Facts about Monito del Monte. "Scientific name for Monito del Monte is Dromiciops gliroide". Monito del Monte is Spanish for little bush monkey. Also called chumaihuén or mountain monkey, its formal name is Dromiciops gliroide. Monito del Monte is the only living member of the order Microbiotheria and the family Microbiotheriidae. The Monito del Monte is considered a living fossil, since it is the only living member of a lineage that goes back at least forty million years, to the time when Australia and South America were still connected. Its closest genetic relatives are not South American marsupials like the shrew possums but Australian species like Notoryctemorphia.
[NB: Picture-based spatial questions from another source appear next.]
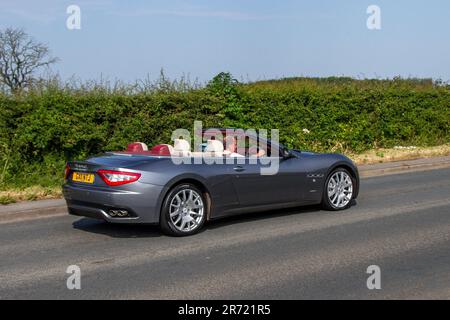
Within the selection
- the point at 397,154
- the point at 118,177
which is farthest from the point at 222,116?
the point at 118,177

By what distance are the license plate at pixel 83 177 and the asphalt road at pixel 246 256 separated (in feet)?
2.53

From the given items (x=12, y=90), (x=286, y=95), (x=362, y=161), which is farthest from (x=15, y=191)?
(x=362, y=161)

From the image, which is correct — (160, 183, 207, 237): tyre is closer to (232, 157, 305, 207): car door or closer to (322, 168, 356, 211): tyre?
(232, 157, 305, 207): car door

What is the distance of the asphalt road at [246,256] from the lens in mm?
5812

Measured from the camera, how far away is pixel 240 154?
9047 mm

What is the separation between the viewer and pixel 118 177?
7.79 meters

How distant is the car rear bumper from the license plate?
118mm

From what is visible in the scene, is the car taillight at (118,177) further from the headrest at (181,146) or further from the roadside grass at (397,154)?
the roadside grass at (397,154)

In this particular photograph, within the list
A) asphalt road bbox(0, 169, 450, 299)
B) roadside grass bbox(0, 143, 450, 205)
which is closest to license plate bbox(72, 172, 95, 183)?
asphalt road bbox(0, 169, 450, 299)

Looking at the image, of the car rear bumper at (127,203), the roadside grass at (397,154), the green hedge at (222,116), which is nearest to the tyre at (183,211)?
the car rear bumper at (127,203)

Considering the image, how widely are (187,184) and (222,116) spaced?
819 cm

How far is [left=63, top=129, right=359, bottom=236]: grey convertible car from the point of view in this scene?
25.6ft

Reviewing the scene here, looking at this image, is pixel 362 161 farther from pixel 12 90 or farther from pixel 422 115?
pixel 12 90

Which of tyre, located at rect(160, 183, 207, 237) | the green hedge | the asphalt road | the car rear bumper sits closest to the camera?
the asphalt road
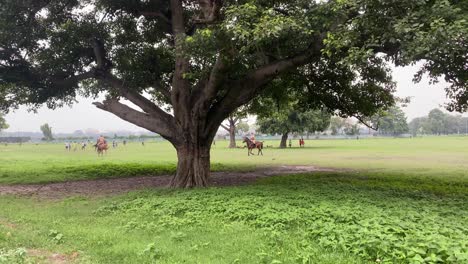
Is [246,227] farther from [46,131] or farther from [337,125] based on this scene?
[337,125]

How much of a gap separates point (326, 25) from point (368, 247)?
5.81 meters

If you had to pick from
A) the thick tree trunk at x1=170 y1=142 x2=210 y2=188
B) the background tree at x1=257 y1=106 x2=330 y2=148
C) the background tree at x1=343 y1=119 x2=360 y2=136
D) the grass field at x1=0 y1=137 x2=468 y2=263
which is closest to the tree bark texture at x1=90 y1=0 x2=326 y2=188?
the thick tree trunk at x1=170 y1=142 x2=210 y2=188

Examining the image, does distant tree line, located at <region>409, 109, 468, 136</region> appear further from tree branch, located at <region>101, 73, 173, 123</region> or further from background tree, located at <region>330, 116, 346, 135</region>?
tree branch, located at <region>101, 73, 173, 123</region>

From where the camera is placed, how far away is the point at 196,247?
651 cm

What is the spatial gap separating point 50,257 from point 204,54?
22.3ft

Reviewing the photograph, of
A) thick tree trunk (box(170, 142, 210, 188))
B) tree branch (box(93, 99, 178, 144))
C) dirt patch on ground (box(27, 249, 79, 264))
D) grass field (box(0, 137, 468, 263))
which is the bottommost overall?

The Monito del Monte is a tiny marsupial only found in South America. They are only four to five inches long, with a tail almost as long. They have brown fur with white patches but black rings around the eyes.
Like many opossum species, the Monito del Monte is an omnivore. It eats insects and other invertebrates as well as fruit. It is one of the major seed dispersers in its area, and it is the only known seed disperser for Tristerix corymbosus, an Andean mistletoe.
the Monito del Monte reproduces during the South American summer. The mother has anywhere from one to four young, and they migrate from the vagina to the marsupial pouch that only has four teats. Once the young are weaned, they remain with the mother for several more months. The Monito del Monte are fully mature at two years of age. Unlike other possum species, the young may remain in a loose social group with the mother instead of the solitary lives of species like the American opossum.
Monito del Monte build nests out of water resistant leaves high up in trees or in stands of Chilean bamboo. They sometimes line the nests with moss to camouflage it. They will sometimes shelter underground as well.
The Monito del Monte hibernates during the winter, up to six months at a time. They store their fat deposits near the tail.
Monito del Monte is not considered a threatened species.